• **Supplied data**:
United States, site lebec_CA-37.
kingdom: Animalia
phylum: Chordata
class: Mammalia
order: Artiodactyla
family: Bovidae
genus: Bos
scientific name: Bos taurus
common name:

• **Exercise brief**: Each line of the listing must be output once more, exactly as shown above.

• **Exercise answer**:
United States, site lebec_CA-37.
kingdom: Animalia
phylum: Chordata
class: Mammalia
order: Artiodactyla
family: Bovidae
genus: Bos
scientific name: Bos taurus
common name:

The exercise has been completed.